DOE Awards $42M in Funding to Boost Clean Hydrogen

WASHINGTON — The Department of Energy on Monday awarded $42 million in funding for 22 projects in 14 states to advance technologies critical for producing, storing and deploying clean hydrogen.
At the same time, the department announced it is awarding another $17.8 million to establish a new North American university research consortium that will help states and tribal communities implement grid resilience programs and achieve their decarbonization goals.
“Today’s investments are a bold step in addressing some of our hardest to decarbonize sectors — heavy transportation and industry — by working directly with states and tribes to make hydrogen an available clean energy source,” said Energy Secretary Jennifer Granholm in a written statement.
“Thanks to President Biden’s Investing in America agenda, these bold investments are ensuring the U.S. leads the way in hydrogen technology and other clean energy solutions,” she added.
Clean hydrogen — which is produced with zero or next-to-zero carbon emissions — can leverage all our nation’s clean energy resources, including renewables, nuclear and fossil resources with carbon capture.
According to the Energy Department, it can also support the expansion of clean electricity by providing a means for long-duration energy storage and offering flexibility and multiple revenue streams to all types of clean power generation — including renewables, today’s nuclear fleet, advanced nuclear and other innovative technologies.

### Instructions
[1] According to the article on the Energy Department's hydrogen funding, how much is being awarded to establish the new North American university research consortium?
[2] Continue the article on the Energy Department's hydrogen funding from the end of its last sentence.

### Extracted information
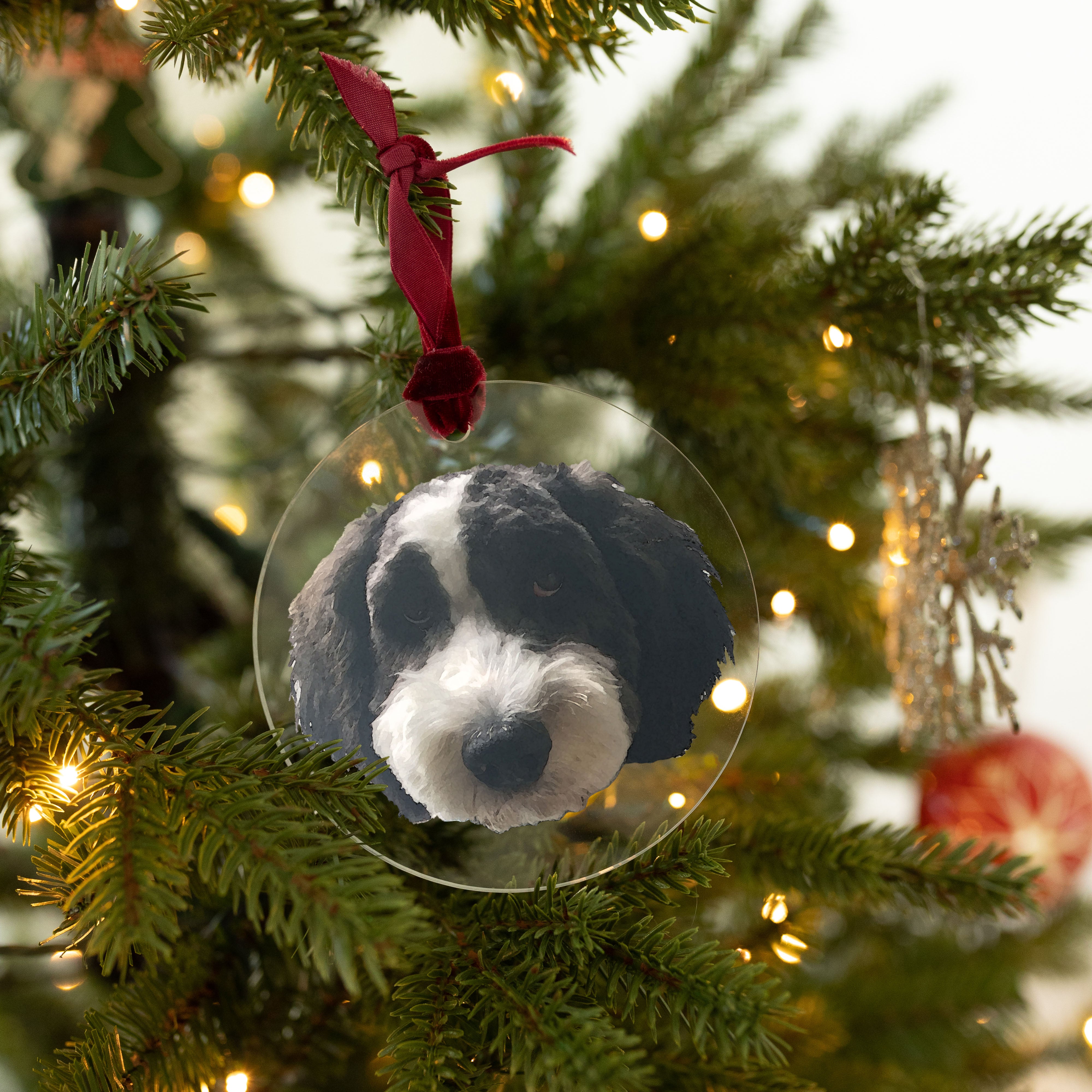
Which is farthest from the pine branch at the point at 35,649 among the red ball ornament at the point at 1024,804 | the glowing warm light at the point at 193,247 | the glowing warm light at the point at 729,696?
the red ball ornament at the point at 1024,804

...

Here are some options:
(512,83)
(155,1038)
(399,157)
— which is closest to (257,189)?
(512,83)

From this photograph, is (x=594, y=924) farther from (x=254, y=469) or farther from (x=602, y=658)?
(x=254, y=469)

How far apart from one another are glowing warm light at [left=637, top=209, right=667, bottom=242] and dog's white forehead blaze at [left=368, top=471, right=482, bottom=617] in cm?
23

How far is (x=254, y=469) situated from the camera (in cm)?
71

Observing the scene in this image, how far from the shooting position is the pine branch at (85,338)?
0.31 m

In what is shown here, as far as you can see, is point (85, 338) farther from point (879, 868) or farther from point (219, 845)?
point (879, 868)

...

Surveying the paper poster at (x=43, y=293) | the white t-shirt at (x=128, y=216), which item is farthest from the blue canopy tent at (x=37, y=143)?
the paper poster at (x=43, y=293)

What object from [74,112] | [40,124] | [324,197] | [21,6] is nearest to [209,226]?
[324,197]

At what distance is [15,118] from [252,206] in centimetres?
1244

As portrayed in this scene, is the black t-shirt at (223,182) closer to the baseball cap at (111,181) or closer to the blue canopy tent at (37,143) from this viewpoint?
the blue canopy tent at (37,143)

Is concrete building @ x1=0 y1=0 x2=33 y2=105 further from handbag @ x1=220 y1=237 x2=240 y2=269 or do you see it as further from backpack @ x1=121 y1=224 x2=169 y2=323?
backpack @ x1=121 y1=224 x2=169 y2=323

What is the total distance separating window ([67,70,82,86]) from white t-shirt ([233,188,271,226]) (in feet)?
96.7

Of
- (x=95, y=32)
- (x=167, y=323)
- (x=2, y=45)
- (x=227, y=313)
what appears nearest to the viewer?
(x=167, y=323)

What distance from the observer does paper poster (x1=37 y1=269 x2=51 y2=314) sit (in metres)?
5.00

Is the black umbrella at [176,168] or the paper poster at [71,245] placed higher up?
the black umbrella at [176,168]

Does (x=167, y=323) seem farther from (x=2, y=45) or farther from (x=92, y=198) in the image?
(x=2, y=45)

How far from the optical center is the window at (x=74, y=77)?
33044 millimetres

### Responses
[1] $17.8 million.

[2]
The 22 projects receiving funding Monday will develop technologies for solar fuels, created by harvesting sunlight.
In addition, they will demonstrate higher-density and lower-pressure hydrogen storage technologies, lower the costs of hydrogen fuel cells for medium- and heavy-duty transportation applications, and improve hydrogen-emissions detection and monitoring — addressing potential global warming impacts.
Projects selected to improve hydrogen emissions detection will supplement the department’s established and extensive work on hydrogen leakage, addressing community concerns about hydrogen emissions and safety, and they will advance the broader field of leakage detection and monitoring technologies.
The projects will be managed by the department’s Hydrogen and Fuel Cell Technologies Office and will also advance the Biden administration’s Hydrogen Shot goal of reducing the cost of clean hydrogen to $1 per 1 kilogram in one decade.
Stanford University will lead the university consortium announced Monday, which will include universities in Canada and Mexico in addition to those in the United States. Seven of the participating schools are “minority serving” institutions, the department said.
All will work to decarbonize and improve the resiliency of the electric power system and help states, tribes and regions develop the data, modeling tools, workforce and methods needed to implement programs to improve grid resiliency, establish decarbonization goals and prioritize investments to achieve those goals.
At the same time the consortium will place a heightened focus on work related to cross-border grid dependencies and electrical interconnections, the department said.